++++ PROVIDED TEXT ++++
A summary of the opening arguments in the Texas photo ID trial.

  • Carson Whitelemons
September 2, 2014

After nearly a year of litigation, the Texas photo ID trial started Tuesday, September 2. Visit our trial page for updates from the two-week trial as it proceeds. 

Opening Arguments

The first opening statement was provided by Elizabeth Westfall, an Attorney at Civil Rights Division for the Department of Justice.

  • A significant portion of Westfall’s argument discussed the impact of Texas’ strict voter ID law. She stated that, “Texas has a long history of official discrimination in voting that has continued up through the present.”
  • Westfall argued that the law denies Hispanic and African American voters equal opportunity to participate in the political process: Hispanic and African American voters are less likely to have the necessary underlying documentation, time, transportation, and money to get ID that is accepted under SB 14. She also pointed to evidence that Hispanic and African American voters lack access to motor vehicles at higher rates.
  • Westfall emphasized the history of the passage of SB 14, arguing that the Texas legislature rejected or omitted amendments that would have made it easier for those without the acceptable forms of identification to vote, and that would have brought Texas’s law in line with other less-restrictive state voter ID laws.
  • She stated that Texas has failed to effectively implement its free Voter ID program and reduce the cost of birth certificates: the Department of Public Safety has issued only 266 Election Identification Certificates, but there are 780,000 people who lack ID.
  • Westfall asked the court to issue an injunction against the law and require Texas to preclear its future election changes through the federal government.

Ezra Rosenberg, an Attorney at Dechert LLP, spoke next for the plaintiffs. Mr. Rosenberg represents the Mexican American Legislative Caucus of the Texas House of Representatives (MALC), and the Texas State Conference of NAACP Branches. In addition to Dechert, the attorneys representing these plaintiffs are the Brennan Center for Justice, Lawyers’ Committee for Civil Rights Under Law, Law Offices of Jose Garza, the national office of the NAACP, Law Office of Robert S. Notzon, Potter Bledsoe L.L.P.,  and Covich Law Firm LLC.

  • Rosenberg stated that the Photo ID statute need not have been enacted, because it’s designed to prevent a problem that doesn’t exist: in person voter fraud.
  • He claimed that SB 14 was “designed to make it more difficult for Hispanics and African Americans to participate in the political process.” Rosenberg argued that every time the Texas legislature had two choices, it made the choice that would impact racial minorities more than whites. The legislature rejected amendments to accept other forms of IDs that minorities tend to have, that other states accept. They also included a form of ID that other states don’t— a license to carry a firearm— which is more likely to be owned by whites in Texas.
  • Rosenberg connected the story of strict photo ID in Texas to its contentious battles over redistricting. He argued that the very same legislature that enacted SB 14 enacted a redistricting plan that was struck down as discriminatory in 2012.

Danielle Conley, an attorney from the Texas League of Young Voters Education Fund, spoke next. She argued that SB 14 imposes unjustified and discriminatory burdens on Texas voters; in particular, she argued, the new law disproportionately and substantially burdens African Americans’ voting rights. Conley said that “the law’s unmistakable purpose and effect is racial exclusion.”
++++ GIVEN MATERIAL ++++
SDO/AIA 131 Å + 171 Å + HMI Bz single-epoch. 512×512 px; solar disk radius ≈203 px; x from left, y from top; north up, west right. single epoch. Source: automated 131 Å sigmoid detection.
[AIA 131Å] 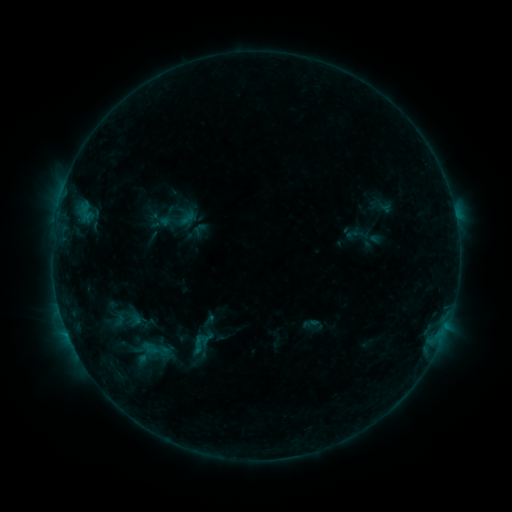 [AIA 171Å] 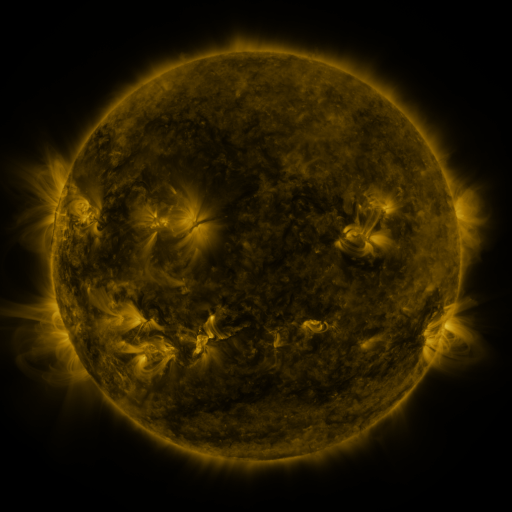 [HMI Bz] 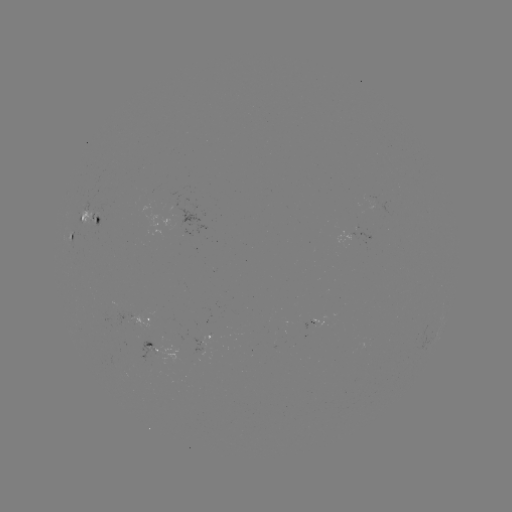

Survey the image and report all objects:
++++
*WORK TO COMPLETE:*
#1 In the summary of the Texas photo ID trial opening arguments, why did Ezra Rosenberg say the Photo ID statute need not have been enacted?
#2 In the Texas photo ID trial summary, condense the paragraph beginning "Ezra Rosenberg, an Attorney at Dechert LLP" into a short bulleted list that keeps its main facts.
#3 Carry on the summary of the Texas photo ID trial opening arguments from the point where it stops.

*ANSWERS TO THE EXERCISE:*
#1 Rosenberg said the statute need not have been enacted because it is designed to prevent a problem that doesn't exist: in-person voter fraud.

#2
- Ezra Rosenberg of Dechert LLP spoke next for the plaintiffs.
- He represents the Mexican American Legislative Caucus of the Texas House of Representatives (MALC) and the Texas State Conference of NAACP Branches.
- Along with Dechert, these plaintiffs' attorneys include the Brennan Center for Justice, Lawyers' Committee for Civil Rights Under Law, Law Offices of Jose Garza, the national NAACP office, Law Office of Robert S. Notzon, Potter Bledsoe L.L.P., and Covich Law Firm LLC.

#3
Jose Garza, an attorney representing the Ortiz Plaintiffs, pointed to the huge growth in Hispanic population in Texas recently.  Garza argued that the legislature chose to respond to this by limiting the political power of this population.

Chad Dunn, representing the League of United Latin American Citizens and Mark Veasey, argued that, at the end of the day, it will be indisputable that more than half a million Texans will lose the right to vote under SB 14. Dunn pointed out that half a million is greater than the voting age population of six states.

Speaking for the Defendants, Attorney John Reed Clay Jr. argued that the ID requirement was reasonable, that the law had public support, and that there are flaws in expert’s data showing a large number of disenfranchised voters.

  • Clay argued that you need a photo ID to do a bunch of everyday things:  cashing a check, opening a bank account, boarding a plane, entering a courthouse. Requiring this ID for voting as well is a reasonable addition.
  • Clay also pointed to public opinion data showing a majority of Texas voters have supported this law for years.  He claimed that this was even true among minority Texas voters: 66% of black voters and 68% of Hispanic voters support photo ID laws. 
  • Clay quoted from the Supreme Court’s decision in Crawford v. Marion County, which he claims supports SB 14, particularly with respect to how much of a burden the law places on voters. He also argued that the state sent mobile Election Identification Certificate units to areas they believed had low levels of ID ownership to provide access to free voter IDs.
  • Clay had three main points rebutting the testimony of the plaintiff’s experts. First, he argued that the no match list used for analyzing how many voters have acceptable forms of identification is the keystone of the case, but it’s not reliable. Second, he argued that   the ecological regression used by the plaintiff’s experts was a crude tool. Third, he claimed that the transportation analyses conducted were too generalized to be meaningful—that the data does not get to individual voters’ experiences.
  •  Clay ended with an argument that Texas voter id laws were enacted to improve the integrity of election process, to serve as a backstop for woefully inaccurate voter rolls, and to prevent and deter voter fraud, both in person and otherwise.